Abstract:
Salah satu uji materi yang diterima MK yaitu gugatan dengan nomor
perkara 100/PUU-XIII/2015 yang diajukan oleh Effendi Ghazali. Gugatan inilah
yang nantinya melahirkan Putusan MK Nomor 100/PUU-XIII/2015 yang
mengakomodir pilkada dengan hanya ada pasangan calon tunggal. Apabila
diringkaskan, pokok argumentasi permohonan pemohon berpusat pada masalah
terganggunya atau bahkan tidak dapat diselenggarakannya pemilihan kepala
daerah dan wakil kepala daerah sebagaimana dijadwalkan disebabkan oleh adanya
ketentuan dalam norma Undang-undang yang dimohonkan pengujian yang
mempersyaratkan paling sedikit dua pasangan calon kepala daerah dan wakil
kepala daerah. Tujuan penelitian ini adalah untuk mengetahui pengaturan calon
tunggal dalam undang undang pemilihan kepala daerah, untuk mengetahui fungsi
partai politik dalam melahirkan calon kepala daerah, dan untuk mengetahui
konstitusionalitas calon tunggal kepala daerah dalam prinsip negara demokrasi
konstitusionalitas.
Penelitian yang dilakukan adalah penelitian hukum normatif dengan
pendekatan hukum yuridis normatif dengan menggunakan data sekunder yang
mengolah data dari bahan hukum primer, bahan hukum sekunder dan bahan
hukum tersier.
Berdasarkan hasil penelitian dipahami bahwa 1) Pengaturan calon tunggal
dalam undang-undang pemilihan kepala daerah pertama kali diatur lewat Putusan
Mahkamah Konstitusi No. 100/PUU-XIII/2015 yang kemudian diadopsi dalam
mekanisme pelaksanaan pilkada dengan satu pasangan calon di Pasal 54C UU No.

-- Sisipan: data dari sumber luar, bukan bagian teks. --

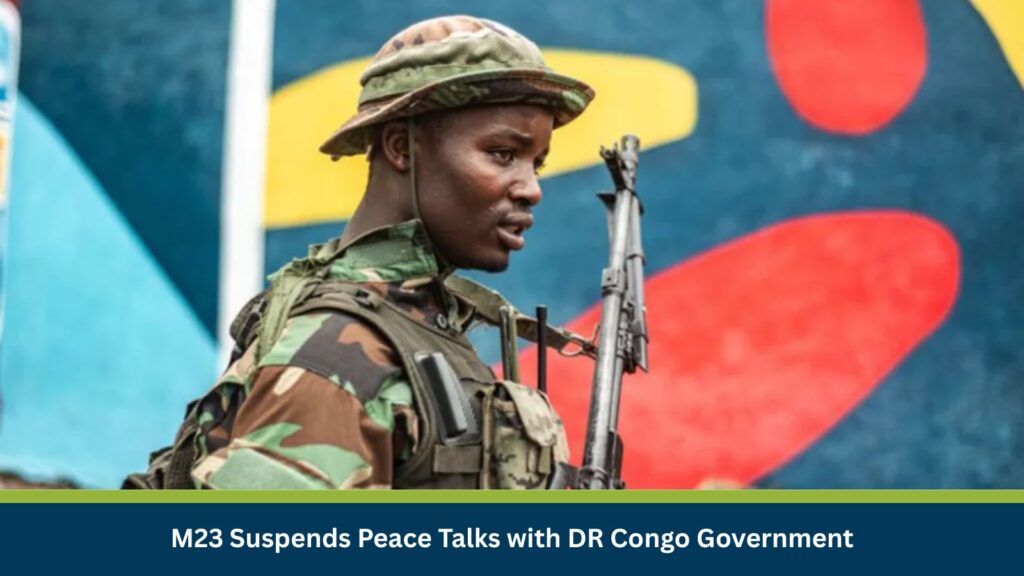 M23 Suspends Peace Talks with DR Congo Government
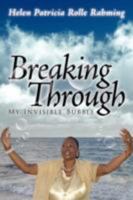 Breaking Through My Invisible Bubble 1434347249 Book Cover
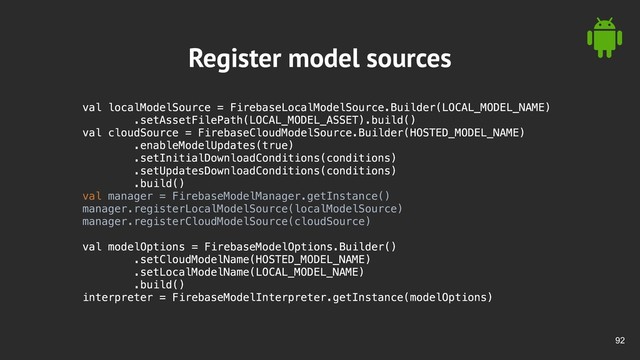 !92
Register model sources
val localModelSource = FirebaseLocalModelSource.Builder(LOCAL_MODEL_NAME)
.setAssetFilePath(LOCAL_MODEL_ASSET).build()
val cloudSource = FirebaseCloudModelSource.Builder(HOSTED_MODEL_NAME)
.enableModelUpdates(true)
.setInitialDownloadConditions(conditions)
.setUpdatesDownloadConditions(conditions)
.build()
val manager = FirebaseModelManager.getInstance()
manager.registerLocalModelSource(localModelSource)
manager.registerCloudModelSource(cloudSource)
val modelOptions = FirebaseModelOptions.Builder()
.setCloudModelName(HOSTED_MODEL_NAME)
.setLocalModelName(LOCAL_MODEL_NAME)
.build()
interpreter = FirebaseModelInterpreter.getInstance(modelOptions)

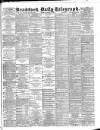 Bradford Daily Telegraph Tuesday 13 March 1888 Page 1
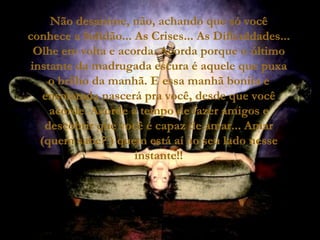 Não desanime, não, achando que só você conhece a Solidão... As Crises... As Dificuldades... Olhe em volta e acorda. Acorda porque o último instante da madrugada escura é aquele que puxa o brilho da manhã. E essa manhã bonita e ensolarada nascerá pra você, desde que você acorde. Acorde a tempo de fazer amigos e descobrir que você é capaz de amar... Amar (quem sabe? ) quem está aí ao seu lado nesse instante!! 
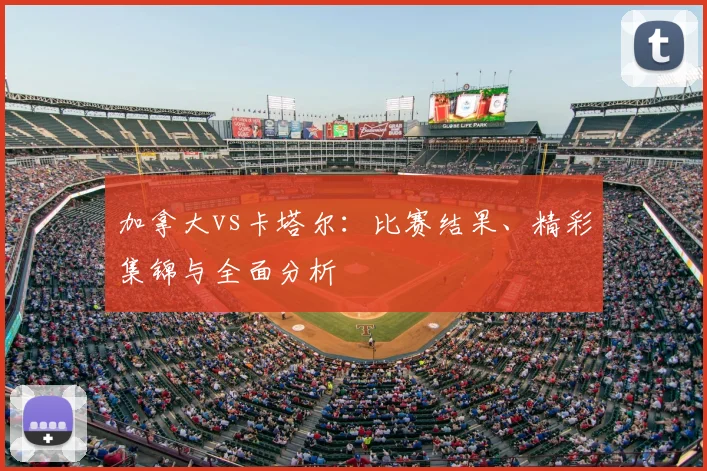 加拿大vs卡塔尔：比赛结果、精彩集锦与全面分析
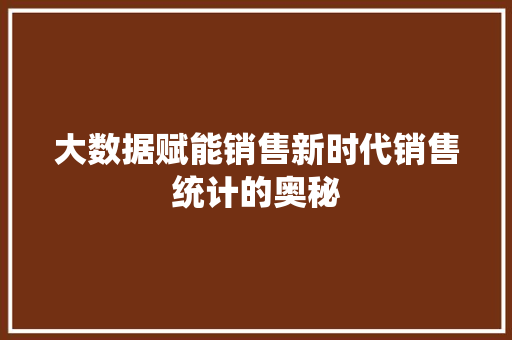 大数据赋能销售新时代销售统计的奥秘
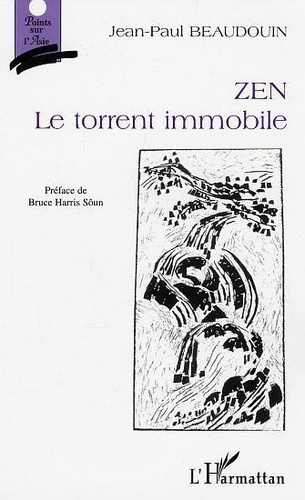 Emprunter Zen.. Le torrent immobile livre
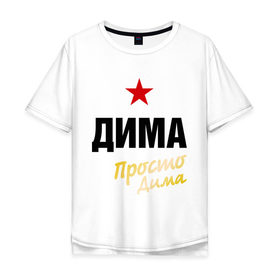 Мужская футболка хлопок Oversize с принтом Дима, просто Дима в городе Новоалтайск, 100% хлопок | свободный крой, круглый ворот, “спинка” длиннее передней части | dmitry | диман | дмитрий | имена | мужское имя | прикольные надписи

10 Tahun 2016 Perubahan Kedua atas UU No. 1 Tahun 2015 tentang Pemilihan
Gubernur, Bupati dan Walikota. Langkah ini merupakan upaya untuk menjaga
proses demokrasi tetap berjalan sesuai amanah Pasal 1 ayat (2) UUD NRI 1945.
2) Fungsi partai politik dalam melahirkan calon kepala daerah memiliki kontribusi
yang besar dalam fenomena pasangan calon tunggal di pilkada karena praktek
politik yang dijalankannya. Sebagai pihak pengusung pasangan calon, praktek
politik yang dilaksanakan oleh partai antara lain koalisi besar partai yang
mengusung satu pasangan calon tertentu, serta produk hukum yang dipengaruhi
oleh kepentingan partai seperti Pasal 41 UU No. 10 Tahun 2016 yang mengatur
persyaratan calon independen. 3) Konstitusionalitas calon tunggal kepala daerah
dalam prinsip negara demokrasi telah diakui dan diatur dalam peraturan
perundang-undangan Indonesia, khususnya UU No. 10 Tahun 2016 tentang
Perubahan Kedua UU No. 1 Tahun 2015 atau UU Pilkada.